Let’s start with the basics. We define a probabilistic forecast as a statement of the likelihood of the occurrence of a discrete event, made by a person (the forecaster) before the event is decided.(1) When a sports handicapper says the Wolverines have a 75% chance of winning their next game, that is a probabilistic forecast. When your local weatherman says there is a 50% chance of rain tomorrow, that is also a probabilistic forecast.(2)
We already know that probabilistic thinking is a skill the human mind does not necessarily possess. We are not good at translating concepts like “possible,” “likely,” and “almost certain” into quantitative likelihoods of occurrence. If we are told that the probability of something happening is 80%, and it doesn’t occur, we are frequently quite distraught. And maybe we should be. But a forecaster who places an 80% probability on an event that always happens is also not doing a very good job. Saying that there is an 80% chance of the sun rising tomorrow is not a show of forecasting skill, but rather a lack thereof.
So how do we know a good probabilistic forecast when we see one? Consider a weatherman(3) who says that there is a 50% chance of rain on Tuesday. If it rains, then the weatherman wasn’t wrong; it was clearly something in the realm of possibilities. But the rub is that, if the same prediction is made the following day, and the sun in fact comes out, the forecast is equally good—and equally bad. Over the two-day span, the forecasts did not add any informational value. A weather forecast that says day after day after day that the chance of rain is 50% is useless. Such a weatherman would soon be exited from your local television station, and they should be.
But let’s move to Phoenix, where it rains only 10% of the time on average.(4) Now a forecast showing a 50% chance of rain that is borne out is a fantastic one. On the other hand, if it doesn’t rain, then it isn’t such a bad prediction, as it almost never rains in Phoenix. A 2-day forecast showing a 50% chance of rain each day, one day of which is borne out, has a lot of value in the desert. Which brings us to a principle: the quality of a forecast depends on how different it is from the probability that would be assigned in its absence.(5) Showing a few different sets of Phoenix predictions gives us more information on which weathermen should keep their jobs.
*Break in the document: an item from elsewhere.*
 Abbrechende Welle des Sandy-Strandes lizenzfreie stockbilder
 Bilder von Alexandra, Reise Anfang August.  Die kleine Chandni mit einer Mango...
First, let’s check against our prior. It rains in Phoenix 10% of the time, and we had one shower in ten days. Check; our expectations for long-run rain held out.(6)
Let’s start with Weatherman Ugly. These were some bad predictions. Not only did he think rain was likely on five dry days, but he also put a probability of 0% on the one day where it did rain.(7) This man is bad at his job; listening to him is literally worse than just going with the long-term average of 10% chance of rain every day.
Which is precisely what our Bad Weatherman did. These predictions were not so bad as his Uglier brother-in-forecasting, but they are also essentially useless. You don’t need a degree in meteorology or fancy weather radar to make these predictions. He should still be fired.
On the other hand, our Good Weatherman in fact did some strong work. It rained on one of the three days on which he thought it might rain; 33% realization on a 40% prediction isn’t bad. He also confidently predicted no rain on seven days and was correct on each. Using these predictions is far superior to simply relying on the long-run average.
Before we finally describe our metric for the quality of a probabilistic forecast,(8) let’s run through one more set of forecasters. For this, we go back to a wet sub-tropical climate where we can expect rain 50% of the time.

Our Bad Forecaster…well he’s still doing his thing, going with the historical average. I’m getting tired of this guy. Our Good Weatherman puts up a reasonable showing. When he predicts a 60% chance of rain, it rains; when he predicts a 40% chance of rain, it doesn’t. It almost seems that he is better at this job than he thinks he is. The days are segregated properly, but he lacks confidence. And this is made our Better forecaster better. Even though each individual day is still far from certain, these predictions are clearly better than the previous set. Perhaps these predictions should also be more confident; after all, on days where rain was likely, she was right 100% of the time, not 80%. But we’ve come far enough to state two principles of probabilistic forecasting:
A probabilistic forecast is “good” if it is better than a relevant, uninformed estimate.
A more certain forecast is better than a less certain forecastif it is correct.
Now for our very simple metric of the quality of a probabilistic forecast: log-loss.(9) For a probabilistic forecast with probability p,
If the event occurs,
Log-loss = -1 * log ( p )
If the event does not occur,
Log-loss = -1 * log ( 1 – p )
That’s it. Just be sure that for your “log,” you use the natural log of base e. Also, don’t try to use a probability of 0% of 100%; use a very small number of your choice.(10) Rather than describe what this looks like, let’s visualize it:

The first thing that we see is that log-loss is a penalty. See those big numbers for low probability events that occur (and high probability events that don’t)? You don’t want to be out there. Don’t make especially confident predictions that don’t come true. The two lines intersect at a probability of exactly 50%. Estimating a 50% probability on a coin flip is equally good or bad no matter what you forecast, or what happens.
Log-loss is especially useful when you sum it over several probabilistic forecasts.(11) We can do so for the first set of weather forecasters we considered earlier.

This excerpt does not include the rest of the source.